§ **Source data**
»»
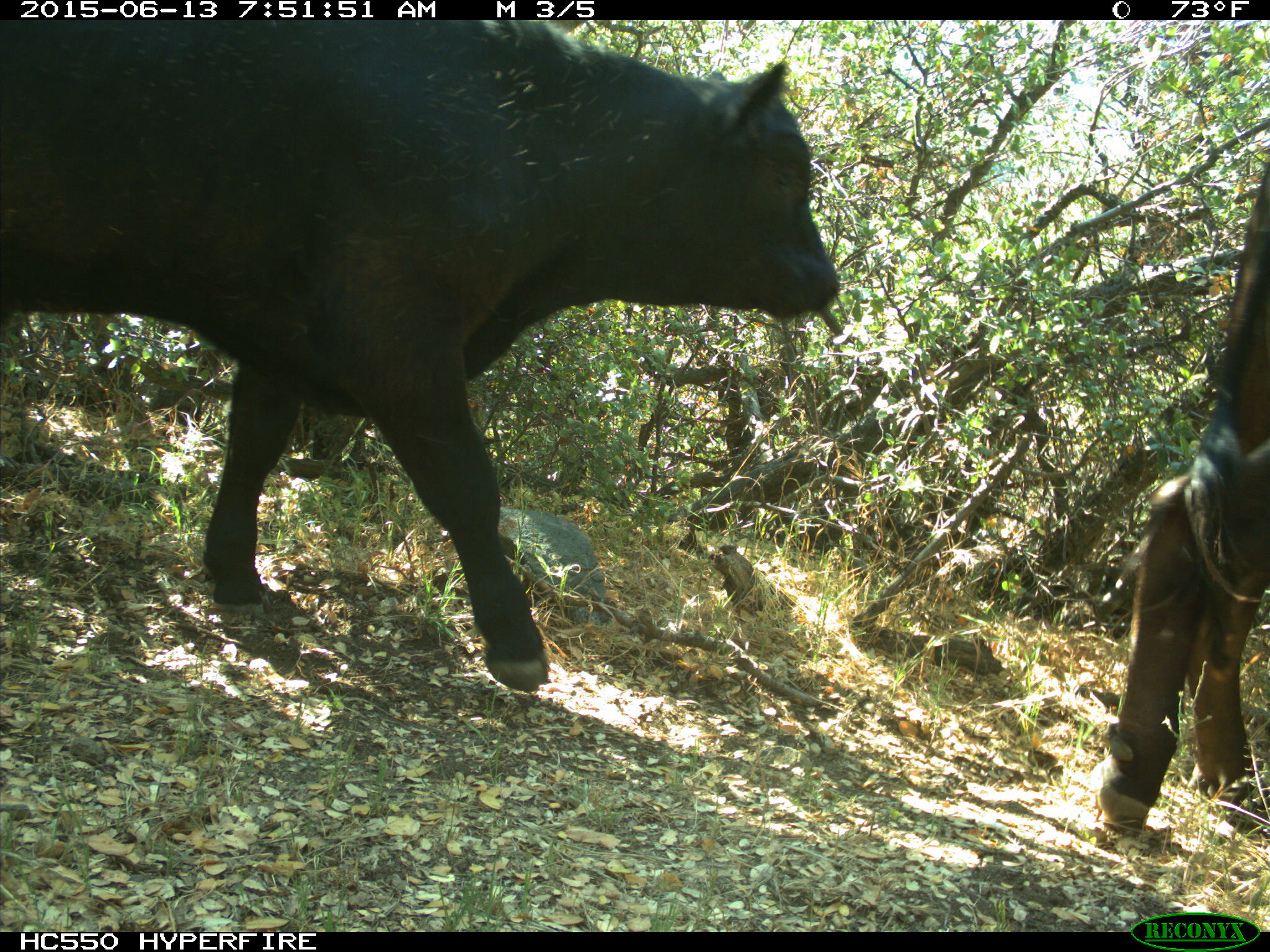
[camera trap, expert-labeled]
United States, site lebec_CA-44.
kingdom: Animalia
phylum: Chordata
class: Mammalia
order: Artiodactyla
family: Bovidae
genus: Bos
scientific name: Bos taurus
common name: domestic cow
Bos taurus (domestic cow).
««
§ **Description of the task**
Each line from the one holding "United States, site lebec_CA-44." down to the end of the records above is to be repeated exactly; no other line belongs in the reply.

§ **Reply to the task**
United States, site lebec_CA-44.
kingdom: Animalia
phylum: Chordata
class: Mammalia
order: Artiodactyla
family: Bovidae
genus: Bos
scientific name: Bos taurus
common name: domestic cow
Bos taurus (domestic cow).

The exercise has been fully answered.